Published ahead of print on September 4, 2003, doi:10.1165/rcmb.2003-0254OC
Am. J. Respir. Cell Mol. Biol., Volume 30, Number 3, March 2004, 326-332
A more recent version of this article appeared on March 1, 2004
Submitted on July 7, 2003
Revised on September 2, 2003
Time Course of Airway Mechanics of the (+)InsertMyosin Isoform Knockout Mouse
Stephanie A Tuck1, Karim Maghni2, Annie Poirier2, Gopal J Babu3, Muthu Periasamy3, Jason H Bates4, Renaud Leguillette1, and Anne-Marie Lauzon1*
1 Department of Medicine, Meakins-Christie Laboratories, McGill University, Montreal, Quebec, Canada,
2 Sacre-Coeur Hospital, Universite de Montreal, Montreal, Quebec, Canada,
3 Department of Physiology and Cell Biology, Ohio State University, Columbus, Ohio, USA,
4 Departments of Medicine and Molecular Physiology and Biophysics, University of Vermont, Burlington, Vermont, USA
* To whom correspondence should be addressed. E-mail: anne-marie.lauzon{at}mcgill.ca.

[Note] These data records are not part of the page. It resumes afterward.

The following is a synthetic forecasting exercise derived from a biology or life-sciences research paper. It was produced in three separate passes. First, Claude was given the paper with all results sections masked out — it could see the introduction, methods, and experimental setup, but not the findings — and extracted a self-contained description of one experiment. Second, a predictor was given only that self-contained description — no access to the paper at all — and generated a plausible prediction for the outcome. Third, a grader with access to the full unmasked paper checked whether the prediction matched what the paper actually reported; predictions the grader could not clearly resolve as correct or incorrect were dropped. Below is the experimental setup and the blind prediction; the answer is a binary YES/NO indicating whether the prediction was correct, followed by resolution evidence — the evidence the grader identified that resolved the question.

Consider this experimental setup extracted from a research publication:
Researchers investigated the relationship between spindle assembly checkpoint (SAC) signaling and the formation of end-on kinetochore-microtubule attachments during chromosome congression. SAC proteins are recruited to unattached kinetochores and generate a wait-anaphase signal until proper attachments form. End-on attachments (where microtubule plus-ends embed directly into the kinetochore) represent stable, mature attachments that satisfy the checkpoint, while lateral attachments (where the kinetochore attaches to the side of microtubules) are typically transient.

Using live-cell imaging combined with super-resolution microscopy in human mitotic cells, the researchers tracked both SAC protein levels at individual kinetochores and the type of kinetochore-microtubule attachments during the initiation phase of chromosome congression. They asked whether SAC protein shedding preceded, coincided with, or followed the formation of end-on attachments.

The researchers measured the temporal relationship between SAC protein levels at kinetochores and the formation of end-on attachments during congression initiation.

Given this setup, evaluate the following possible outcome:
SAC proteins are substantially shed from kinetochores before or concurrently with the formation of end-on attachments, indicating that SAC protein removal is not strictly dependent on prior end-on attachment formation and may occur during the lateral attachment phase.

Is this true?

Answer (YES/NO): YES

Two smooth muscle myosin heavy chain isoforms that differ by the presence ((+)insert or the absence ((-)insert) of a 7 amino acid insert in the motor domain have a 2-fold difference in their in vitro actin filament velocity. We hypothesized that a preferential expression of the fast (+)insert isoform in airway smooth muscle would increase the rate of bronchoconstriction. To verify our hypothesis we measured the time course of bronchoconstriction following a bolus injection of methacholine (160µg/kg) in (+)insert isoform knockout (KO) and corresponding wild-type (WT) mice. Neither baseline airway resistance (Raw) (0.424±0.04 for WT and 0.374±0.01 cmH2O s ml-1 for KO) nor peak Raw (4.1±0.9 for WT and 4.0±0.5cmH2O s ml-1 for KO) differed between groups. However, the time to peak Raw was significantly longer in the KO (17.2±0.6s) compared to the WT (14.6±0.8s) mice (p<0.05). Differentiating Raw with respect to time revealed a greater rate of bronchoconstriction for the WT during the initial 4s, presumably reflecting the faster shortening velocities under these relatively unloaded conditions. RT-PCR analysis revealed that the (+)insert myosin isoform mRNA content in the WT airways was 47.8±5.6%. We conclude that the presence of the (+)insert myosin isoform in the airways increases the rate of bronchoconstriction.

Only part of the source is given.